EPA is given 60 days to ban or modify rules for chlorpyrifos

After blasting the EPA for “13 years of interminable delay,” the federal appeals court in San Francisco on Thursday set a 60-day deadline for the agency to either ban agricultural use of the pesticide chlorpyrifos or set newer and safer exposure levels for the chemical. The dissenter in the 2-1 decision said the short time frame “virtually guarantees” a ban.

“By remanding back to the EPA one last time, rather than compelling the immediate revocation of all chlorpyrifos tolerances, the court is itself being more than tolerant,” said the decision. “But the EPA’s time is now up.”

Regulators cut off residential use of the organophosphate pesticide two decades ago. First marketed in 1965, chlorpyrifos is commonly used in agriculture, most prominently on corn but also on soybeans, cotton, vegetables, and fruit and nut trees. It has been linked to learning disorders and can cause nausea, dizziness, and confusion.

Environmentalists petitioned in 2007 for an agricultural ban. Chlorpyrifos has been the subject of regulatory and judicial tussles ever since. The EPA was moving toward the elimination of its agricultural use a few years ago, but the Trump administration reversed course. “We need to provide regulatory certainty to the thousands of American farms that rely on chlorpyrifos while still protecting human health and the environment,” said Scott Pruitt, EPA chief at the time.

The appellate ruling on Thursday was the result of a 2019 lawsuit by environmental, labor, and health groups after the EPA put off a decision on chlorpyrifos. In the interim, regulators in California, Hawaii, and New York phased out use of the pesticide. Corteva, the largest manufacturer of chlorpyrifos, said it would halt production by the end of 2020, citing a steep decline in demand since the late 1990s. There were at least three other makers.

“EPA is reviewing the decision as it considers its options,” said a spokesman. “EPA will continue to use sound science in the decision-making process” as dictated by law.

“It would be unconscionable for EPA to expose children to this pesticide for any longer,” said Patti Goldman of Earthjustice, an environmental law firm. “EPA must now follow the law, ban chlorpyrifos, and protect children and farmworkers from a pesticide we know is linked to numerous developmental harms.”

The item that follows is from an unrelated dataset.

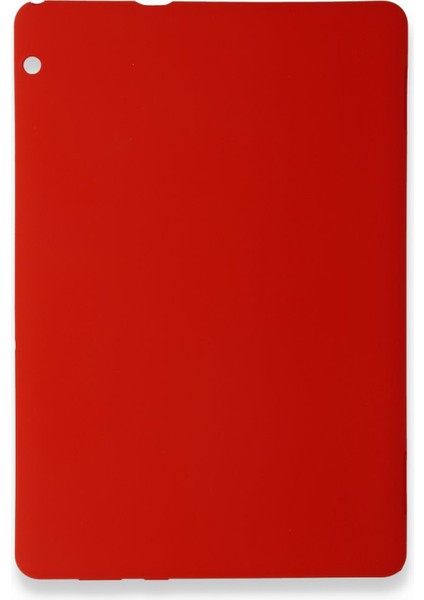 Huawei T3 9,6 Inç Uyumlu Nano Arka Koruma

Judges Jed Rakoff and Jacqueline Nguyen pointed to repeated studies indicating that low levels of exposure to chlorpyrifos could be harmful to neurological development. “Therefore, by statutory definition, the present tolerances are not safe. Accordingly, the EPA’s obligation is clear: It must modify or revoke chlorpyrifos tolerances and modify or cancel chlorpyrifos registrations,” they said in the majority opinion. Considering the scientific evidence in the case, “it may well be that EPA cannot make such a determination” of a safe tolerance level.

“The EPA has had nearly 14 years to publish a legally sufficient response to the 2007 Petition. During that time, the EPA’s egregious delay exposed a generation of American children to unsafe levels of chlorpyrifos,” wrote Rakoff and Nguyen in setting the deadline.